7) Louis Bank of Commerce

Builders of the Hotel del Coronado and of the Keating Building, the Reid brothers can also take credit for this Baroque Revival treasure: a stately, four-story twin-towered Victorian structure nicknamed the "Queen of the Gaslamp". Constructed in 1888, it was the city's first granite building, but what sets it apart is rather the ornate nature of the trim work. Of special note are the ornate bay windows that project from the façade – you won't see many better examples than this!

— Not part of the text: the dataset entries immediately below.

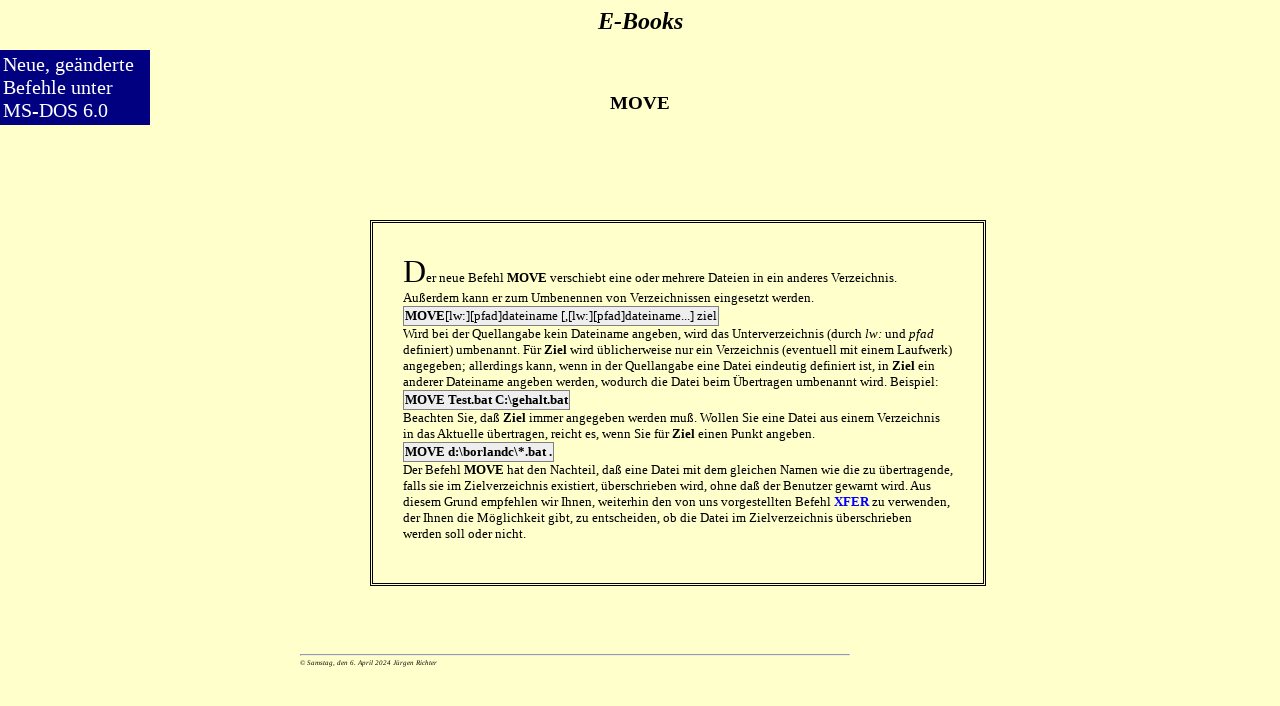

--- FILE ---
content_type: text/html
request_url: https://juergen-richter.de/Dos-Kurs/Move.html
body_size: 4381
content:
<html>
<head>
<title>E-Books f&uuml;r Dos und Windows</title>
<meta name="description" content="E-Books f&uuml;r Dos und Windows">
<meta name="author" content="juergen richter" >
<meta name="keywords" content="E-Books, Dos, Windows">
<meta name="generator" content="Bluefish 2.2.12" >
<link rel="stylesheet" type="text/css" href="formate.css">
<script language="JavaScript" SRC="../control.js"></script>
<script language="JavaScript">

function klappAus(abc, abd) {
        var dieZeile = document.getElementById(abc);
        var dasLayer = document.getElementById(abd);
        dieZeile.style.backgroundColor = "#000080";
        dasLayer.style.visibility = "visible";
}

function klappEin(abc, abd) {
        var dieZeile = document.getElementById(abc);
        var dasLayer = document.getElementById(abd);
        dieZeile.style.backgroundColor = "#0000FF";
        dasLayer.style.visibility = "hidden";
}
</script>
</head>
<body text="#000000" bgcolor="#FFFFCC" link="#FF0000" alink="#FF0000" vlink="#FF0000">

<div id="hof" style=" position: absolute;  left: 0px; top: 50px; width: 150px; height: 300px;
z-index: 5;        visibility: visible; overflow: hidden;" >
<table class="obermenue" width="100%" cellspacing="0" border="0" cellpadding="3">
<tr id="n_stall" height="30" onMouseOver="klappAus('n_stall', 'stall')"
        onMouseOut="klappEin('n_stall', 'stall')"><td><a href="NBefehle.html" >Neue, ge&auml;nderte Befehle unter MS-DOS 6.0</a></td></tr>
</table>
</div>

<div id="stall" style=" position: absolute; top: 50px; left: 150px; width: 100px; height: 300px;
z-index: 5; visibility: hidden; ">
<table cellspacing="0" border="0" cellpadding="3" width="100%" onMouseOver="klappAus('n_stall', 'stall')"
onMouseOut="klappEin('n_stall', 'stall')">
<tr><td><a href="Choice.html">CHOICE</a></td>
<tr><td><a href="Defrag.html">DEFRAG</a></td></tr>
<tr><td><a href="Deltree.html">DELTREE</a></td></tr>
<tr><td><a href="Dir1.html">DIR</a></td></tr>
<tr><td><a href="Move.html">MOVE</a></td></tr>
<tr><td><a href="3-Teil.html">Inhalt</a> </td></tr>
</table>
</div>

<div align="center">
<h2><i>E-Books</i></h2><BR>
<h3>MOVE</h3>
<FONT SIZE=2></FONT><BR>
</div>
<BR>
<DIV class="CSS_BOX"style="position: absolute; top: 200; left: 350px; width: 550px; height: 300px;">
<FONT SIZE=6>D</FONT><FONT SIZE=2>er  neue Befehl <b>MOVE</b> verschiebt eine oder mehrere Dateien in ein anderes Verzeichnis. Au&szlig;erdem kann er zum Umbenennen von Verzeichnissen eingesetzt werden.<br>
<table Border=1 frame="box" rules="none" style="background-color:#EEEEEE">
<tr>
 <td><font size=2><b>MOVE</b>[lw:][pfad]dateiname [,[lw:][pfad]dateiname...] ziel</font></td>
</tr>
</table>
Wird bei der Quellangabe kein Dateiname angeben, wird das Unterverzeichnis (durch <i>lw:</i> und <i>pfad</i> definiert) umbenannt. F&uuml;r <b>Ziel</b> wird &uuml;blicherweise nur ein Verzeichnis (eventuell mit einem Laufwerk) angegeben; allerdings kann, wenn in der Quellangabe eine Datei eindeutig definiert ist, in <b>Ziel</b> ein anderer Dateiname angeben werden, wodurch die Datei beim &Uuml;bertragen umbenannt wird. Beispiel:<br>
<table Border=1 frame="box" rules="none" style="background-color:#EEEEEE">
<tr>
 <td><font size=2><b>MOVE Test.bat C:\gehalt.bat</b></font></td>
</tr>
</table>
Beachten Sie, da&szlig; <b>Ziel</b> immer angegeben werden mu&szlig;. Wollen Sie eine Datei aus einem Verzeichnis in das Aktuelle &uuml;bertragen, reicht es, wenn Sie f&uuml;r <b>Ziel</b> einen Punkt angeben.<br>
<table Border=1 frame="box" rules="none" style="background-color:#EEEEEE">
<tr>
 <td><font size=2><b>MOVE d:\borlandc\*.bat .</b></font></td>
</tr>
</table>
Der Befehl <b>MOVE</b> hat den Nachteil, da&szlig; eine Datei mit dem gleichen Namen wie die zu &uuml;bertragende, falls sie im Zielverzeichnis existiert, &uuml;berschrieben wird, ohne da&szlig; der Benutzer gewarnt wird. Aus diesem Grund empfehlen wir Ihnen, weiterhin den von uns vorgestellten Befehl <a href="" style="color:Blue"><b>XFER</b></a> zu verwenden, der Ihnen die M&ouml;glichkeit gibt, zu entscheiden, ob die Datei im Zielverzeichnis &uuml;berschrieben werden soll oder nicht.
</div>

<Div style="position: absolute; top: 650; left: 300px; width: 550px; height: 50px;">

<address class="adr">
<hr>&copy;
<script LANGUAGE="JavaScript">
<!-- Letzte Änderung -->
document.writeln(modifyString());
</script>J&uuml;rgen Richter
</address>
</DIV>
</body>
</html>

--- FILE ---
content_type: text/css
request_url: https://juergen-richter.de/Dos-Kurs/formate.css
body_size: 269
content:
        table { background-color: #0000FF; font-size: 18px; }
        a {color:white; text-decoration: none;}
        .obermenue { background-color: #000080; font-size: 20px; }
        .CSS_BOX { Position: absolute; top: 10px; left: 10px; width: 95%; font-wieght: bold; border-style: double; boder-color: red; margin: 20px; padding: 30px }
        .adr       { font-size: 0.55em;   margin-left: auto;   margin-right: auto; }

--- FILE ---
content_type: text/javascript
request_url: https://juergen-richter.de/control.js
body_size: 833
content:

var Monatsname = ["Januar", "Februar", "M&auml;rz", "April", "Mai","Juni", "Juli", "August", "September", "Oktober","November", "Dezember"];
var Tagname = ["Sonntag", "Montag", "Dienstag", "Mittwoch","Donnerstag", "Freitag", "Samstag"];

function modifyString()
 {
 var date = new Date();

date.setTime(Date.parse(document.lastModified));
 return Tagname[date.getDay()]
+ ", den " + date.getDate() + ". "+ Monatsname[date.getMonth()]
+ " " + date.getFullYear();
 }

modDate = document.lastModified
aktDate=new Date();
Tag=modDate.slice(3,5);
Monat=modDate.slice(0,2);
Jahr=modDate.slice(6,10);

function Zeit() {
 var Jetzt = new Date();
 var Tag = Jetzt.getDate();
 var Monat = Jetzt.getMonth() + 1;
 var Jahr = Jetzt.getYear();
 if(Jahr < 999) Jahr += 1900;
 var Vortag  = ((Tag < 10) ? "0" : "");
 var Vormon  = ((Monat < 10) ? ".0" : ".");
 var Datum = Vortag + Tag + Vormon + Monat  + "." + Jahr;
 document.write("<font size='-1'>" + Datum + "</font>")
}


Having started out as the official headquarters of the Louis Bank of Commerce, the building was used for banking purposes until 1893, when famous entrepreneur Isidor Louis opened an oyster bar that used to be frequented by such famed people as Wyatt Earp. In fact, there has been some speculation as to how involved Wyatt may have been in the local operation of a particular business inside the location. The upper floors were turned into what used to be known as the Golden Poppy Hotel – a famous house of ill repute that was ran by fortune teller and psychic Madame Cora. Part of what made it so famous was that the girls would wear dresses that matched the color of the room they used to service their clients.
8
Balboa Theatre

8) Balboa Theatre

A real gem of San Diego's Downtown area, the historic Balboa Theatre was built in the 1920s, during a time in American history when people loved grandiose-style movie houses – this one has waterfalls flanking the stage! Spanning two streets, it has a seating capacity of 1600, which is almost unheard of in modern-style theatres – just try and find an IMAX that big.

During WWII, the building was converted into temporary housing for the U.S. Navy. After the war, it did not do well, and almost fell into disrepair. Local attempts were made during the 1970s to bring some attention to the old theatre by listing it on the official City list of historic locations. It was opened for a few years as a movie house, but then had to be closed again for lack of sufficient business. In 1985, at long last, the City of San Diego purchased the building and restored it; by 2008, it had reopened for live musical events and concerts – a colorful, feel-good venue to catch a show.

There is plenty of friendly staff and clean bathrooms; bars are located on each floor and ushers at every door.